Extrait du document:
Dans le schéma ci-dessous expliquant la formation de l’arc circumzénithal, les rayons lumineux entrent par la face supérieure horizontale et sortent par une face latérale après avoir subi deux réfractions dans le prisme d’angle A = 90° formé par cette fraction du cristal de glace.

tracerayons1) Un rayon solaire frappe la face supérieure du cristal en I avec un angle d’incidence i, ou une altitude h = 90° – i.
2) Après une première réfraction en I sur la face horizontale, il se propage dans le cristal  avec une direction qui fait un angle r avec la normale à la face.
3) Le lien entre l’angle d’incidence i, l’angle de réfraction r et l’indice de réfraction n de la glace est donné par la relation de Descartes : sin i = n sinr.
4) Ce rayon vient ensuite frapper la face latérale verticale du cristal en J selon une direction qui fait un angle d’incidence r’ et dont la valeur est donnée par : r’ = 90° – r.
5) Il subit alors une 2ème réfraction en J sur cette face et sort du cristal selon une direction qui fait un angle d’émergence i’ avec la normale. Celui-ci est régi à nouveau par la loi de Descartes : n sin r’ = sin i’.
6) Enfin, ce rayon sortant sera vu par un observateur au sol sous un angle β avec la verticale qui est donné par : β = 90° – i’.

Contenu des données:
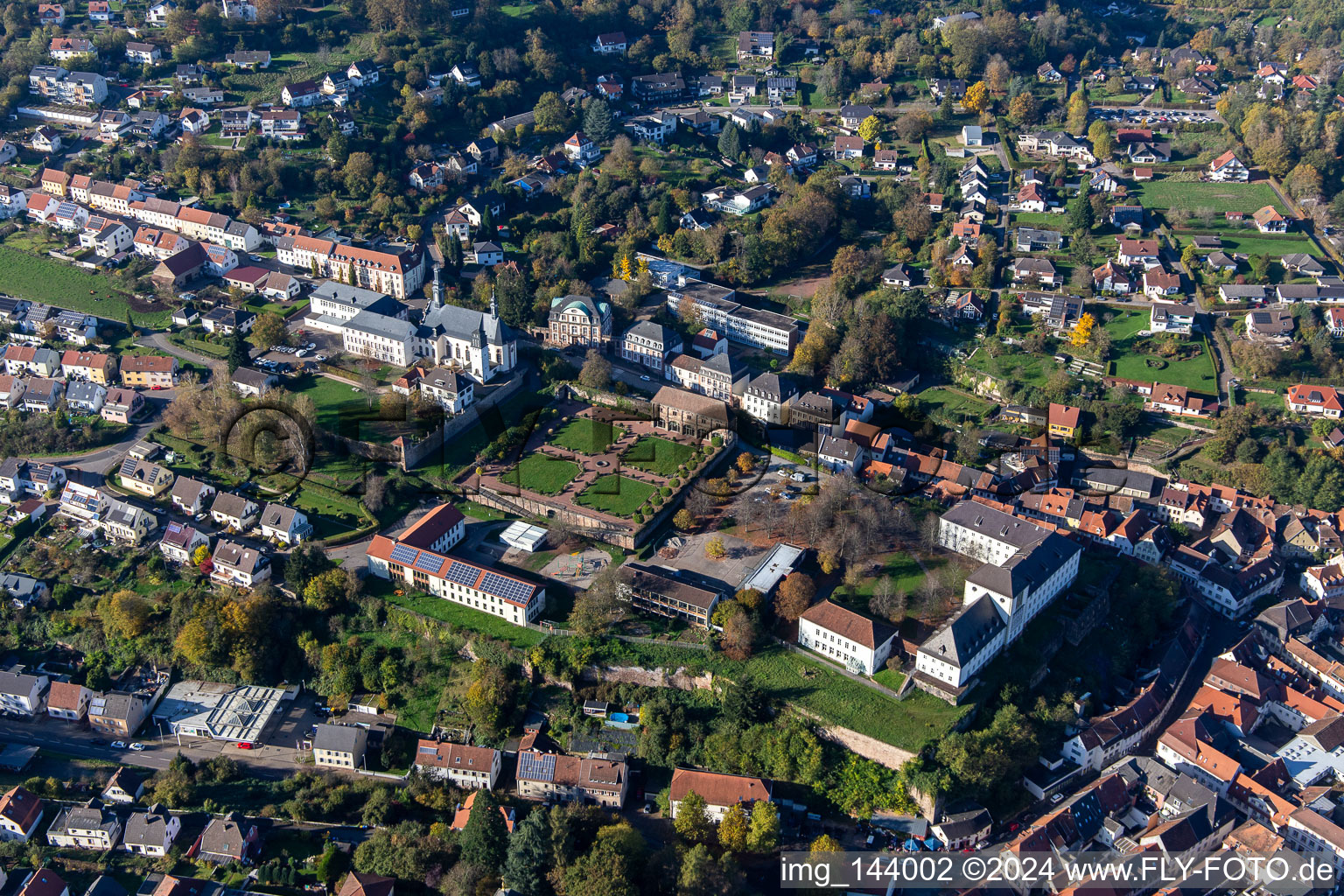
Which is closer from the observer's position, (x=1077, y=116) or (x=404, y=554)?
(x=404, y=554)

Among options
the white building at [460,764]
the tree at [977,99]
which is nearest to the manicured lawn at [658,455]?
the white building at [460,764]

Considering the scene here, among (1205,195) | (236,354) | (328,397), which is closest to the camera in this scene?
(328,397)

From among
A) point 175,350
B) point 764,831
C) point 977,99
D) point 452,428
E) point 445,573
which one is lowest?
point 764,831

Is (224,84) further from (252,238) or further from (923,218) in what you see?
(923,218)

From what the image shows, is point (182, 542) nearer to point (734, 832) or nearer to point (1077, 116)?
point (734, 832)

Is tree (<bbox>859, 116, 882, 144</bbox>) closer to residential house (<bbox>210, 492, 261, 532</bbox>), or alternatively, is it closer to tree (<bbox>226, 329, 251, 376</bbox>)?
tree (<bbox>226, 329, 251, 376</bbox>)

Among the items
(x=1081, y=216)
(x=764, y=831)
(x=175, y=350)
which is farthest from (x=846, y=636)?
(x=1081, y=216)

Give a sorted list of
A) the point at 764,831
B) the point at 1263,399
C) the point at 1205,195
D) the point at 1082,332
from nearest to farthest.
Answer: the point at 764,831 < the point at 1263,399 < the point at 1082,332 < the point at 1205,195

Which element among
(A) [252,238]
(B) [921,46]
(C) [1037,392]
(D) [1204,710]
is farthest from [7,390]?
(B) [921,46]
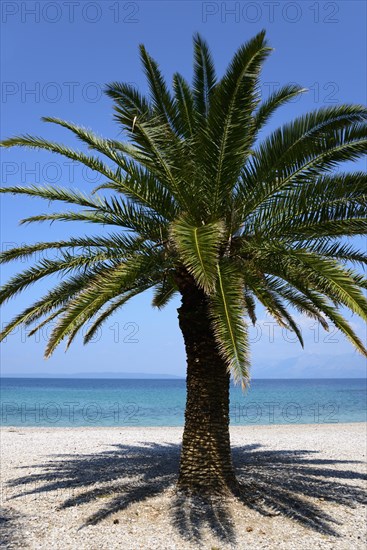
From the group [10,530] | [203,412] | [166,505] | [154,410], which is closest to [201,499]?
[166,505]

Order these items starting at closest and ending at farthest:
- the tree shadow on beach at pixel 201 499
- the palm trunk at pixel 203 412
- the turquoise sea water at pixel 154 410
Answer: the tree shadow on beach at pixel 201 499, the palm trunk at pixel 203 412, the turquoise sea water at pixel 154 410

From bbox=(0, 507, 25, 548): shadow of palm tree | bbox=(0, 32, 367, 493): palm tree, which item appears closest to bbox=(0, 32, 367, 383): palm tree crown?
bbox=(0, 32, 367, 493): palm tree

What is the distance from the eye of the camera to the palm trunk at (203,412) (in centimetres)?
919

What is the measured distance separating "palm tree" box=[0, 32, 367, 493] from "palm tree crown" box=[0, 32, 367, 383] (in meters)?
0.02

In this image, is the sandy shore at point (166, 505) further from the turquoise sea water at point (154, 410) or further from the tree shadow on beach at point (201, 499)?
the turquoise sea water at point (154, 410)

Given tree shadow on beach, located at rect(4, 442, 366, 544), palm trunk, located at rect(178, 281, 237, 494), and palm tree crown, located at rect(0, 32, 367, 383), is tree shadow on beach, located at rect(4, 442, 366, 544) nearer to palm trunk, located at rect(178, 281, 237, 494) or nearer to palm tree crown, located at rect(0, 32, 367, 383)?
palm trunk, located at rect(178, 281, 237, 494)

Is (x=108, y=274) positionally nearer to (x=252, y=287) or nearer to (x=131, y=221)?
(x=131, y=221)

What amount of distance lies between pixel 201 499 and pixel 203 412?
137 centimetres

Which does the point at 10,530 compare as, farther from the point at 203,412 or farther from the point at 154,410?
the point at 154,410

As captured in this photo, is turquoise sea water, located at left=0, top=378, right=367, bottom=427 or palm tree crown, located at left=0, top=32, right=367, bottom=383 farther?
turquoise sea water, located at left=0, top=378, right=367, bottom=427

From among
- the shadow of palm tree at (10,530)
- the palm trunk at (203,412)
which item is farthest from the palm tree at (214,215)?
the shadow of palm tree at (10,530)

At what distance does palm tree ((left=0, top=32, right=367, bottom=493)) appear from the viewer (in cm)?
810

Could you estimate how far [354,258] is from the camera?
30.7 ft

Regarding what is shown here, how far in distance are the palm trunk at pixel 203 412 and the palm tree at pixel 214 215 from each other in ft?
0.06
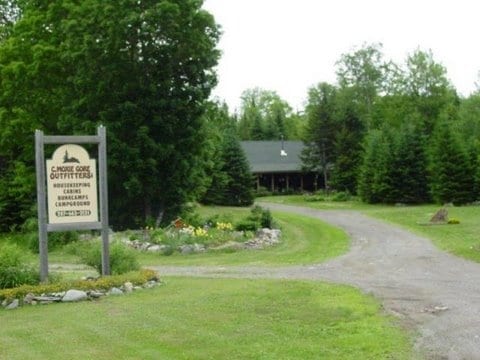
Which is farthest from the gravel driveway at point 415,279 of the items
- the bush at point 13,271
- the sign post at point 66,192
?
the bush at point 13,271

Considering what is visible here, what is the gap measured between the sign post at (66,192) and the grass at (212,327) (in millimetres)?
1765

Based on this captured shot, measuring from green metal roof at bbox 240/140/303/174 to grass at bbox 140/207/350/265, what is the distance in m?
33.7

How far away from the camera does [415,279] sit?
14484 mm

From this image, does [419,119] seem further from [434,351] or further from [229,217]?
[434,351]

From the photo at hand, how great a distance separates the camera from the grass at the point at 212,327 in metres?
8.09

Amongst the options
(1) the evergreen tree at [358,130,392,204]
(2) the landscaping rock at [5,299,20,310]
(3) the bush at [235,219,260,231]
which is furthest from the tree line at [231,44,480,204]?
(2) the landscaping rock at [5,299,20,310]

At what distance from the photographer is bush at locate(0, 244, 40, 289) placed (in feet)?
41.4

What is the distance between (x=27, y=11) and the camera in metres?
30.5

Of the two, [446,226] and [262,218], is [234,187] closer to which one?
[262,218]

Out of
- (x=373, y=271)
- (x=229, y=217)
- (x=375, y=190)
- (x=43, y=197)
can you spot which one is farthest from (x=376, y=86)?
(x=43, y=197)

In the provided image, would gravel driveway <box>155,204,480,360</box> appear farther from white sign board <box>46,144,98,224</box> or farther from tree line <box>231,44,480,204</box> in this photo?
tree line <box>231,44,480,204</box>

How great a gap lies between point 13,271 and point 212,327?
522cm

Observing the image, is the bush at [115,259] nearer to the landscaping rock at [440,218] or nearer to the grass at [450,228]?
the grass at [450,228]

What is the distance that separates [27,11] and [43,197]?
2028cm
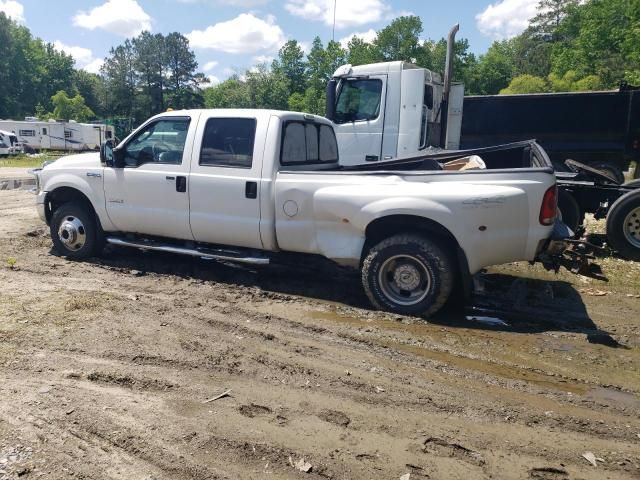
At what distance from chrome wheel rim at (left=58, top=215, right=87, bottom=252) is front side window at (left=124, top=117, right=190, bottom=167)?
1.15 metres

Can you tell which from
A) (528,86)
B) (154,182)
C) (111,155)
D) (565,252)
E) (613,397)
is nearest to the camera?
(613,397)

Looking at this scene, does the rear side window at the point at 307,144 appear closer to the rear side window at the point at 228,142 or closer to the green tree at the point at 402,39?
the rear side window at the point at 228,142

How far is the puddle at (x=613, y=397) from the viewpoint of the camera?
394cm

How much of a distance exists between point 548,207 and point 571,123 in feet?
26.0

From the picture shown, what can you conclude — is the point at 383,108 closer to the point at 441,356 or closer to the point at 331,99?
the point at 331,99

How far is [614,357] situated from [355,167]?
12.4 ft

Consignes:
1) Répondez à ces questions sur le texte consacré à l'arc circumzénithal :
(a) Quelle est la valeur de l'angle A du prisme formé par cette fraction du cristal de glace ?
(b) Quelle relation donne l'angle d'incidence r' en J à partir de l'angle r ?
(c) Quelle expression donne l'angle β sous lequel un observateur au sol voit le rayon sortant ?
2) Donnez la suite du texte sur l'arc circumzénithal, à partir de sa dernière phrase.
Les enregistrements sont inutiles pour ce travail.

Réponses par consigne:
1)
(a) A = 90°.
(b) r' = 90° – r.
(c) β = 90° – i'.

2)
2) Indice de réfraction de la glace :
Parmi les nombreux astronomes et physiciens qui se sont intéressés aux figures provoquées dans le ciel par les cristaux de glace, on peut citer Auguste Bravais [3] qui a été le premier à mesurer l’indice de réfraction de ce matériau selon diverses longueurs d’onde avec une erreur absolue de 0,001. Les valeurs qu’il a trouvées sont données dans le tableau ci-dessous :

 rouge     orange      jaune      vert       bleu      violet
1,3070   1,3085,    1,3095   1,3115   1,3150   1,3170

Dans la suite, on prendra n = 1, 3115 comme indice moyen de réfraction de la glace.

3) Conditions d’existence de l’arc circumzénithal :
L’observateur au sol ne verra cet arc que si le rayon IJ frappant la face latérale du cristal en J parvient à sortir (selon l’angle i’). Or ceci n’est pas toujours le cas.
Selon la valeur numérique de l’angle d’incidence r’, il peut arriver que le rayon se propageant dans le cristal se réfléchisse sur la face latérale comme sur un miroir.
A partir de la relation donnée dans (5), on peut prévoir la condition de « réflexion totale » en J. Celle-ci est donnée par : n sin r’ > 1. Dans ce cas, i’ n’existe plus, car le sinus d’un angle ne peut être supérieur à l’unité.
Il y aura donc réflexion en J si : sin r’ > 1/n, soit r’ > 49,68°.
Et donc réfraction avec rayon sortant et formation de l’arc si : r’ < 49,68°.

De relation en relation, on remonte à la condition sur l’angle d’incidence i ou sur la hauteur h du Soleil.
(4) r = 90° – r’> 90 – 49,68 > 40,31°.
(3) sin i > 1,3115 sin 40,31 > 0,849, soit : i > 58,05°
et finalement : h < 90° – 58,05 < 31,95°.
On retrouve bien la valeur indiquée au début : existence d’un arc circumzénithal si la hauteur du Soleil ne dépasse pas 32° au-dessus de l’horizon.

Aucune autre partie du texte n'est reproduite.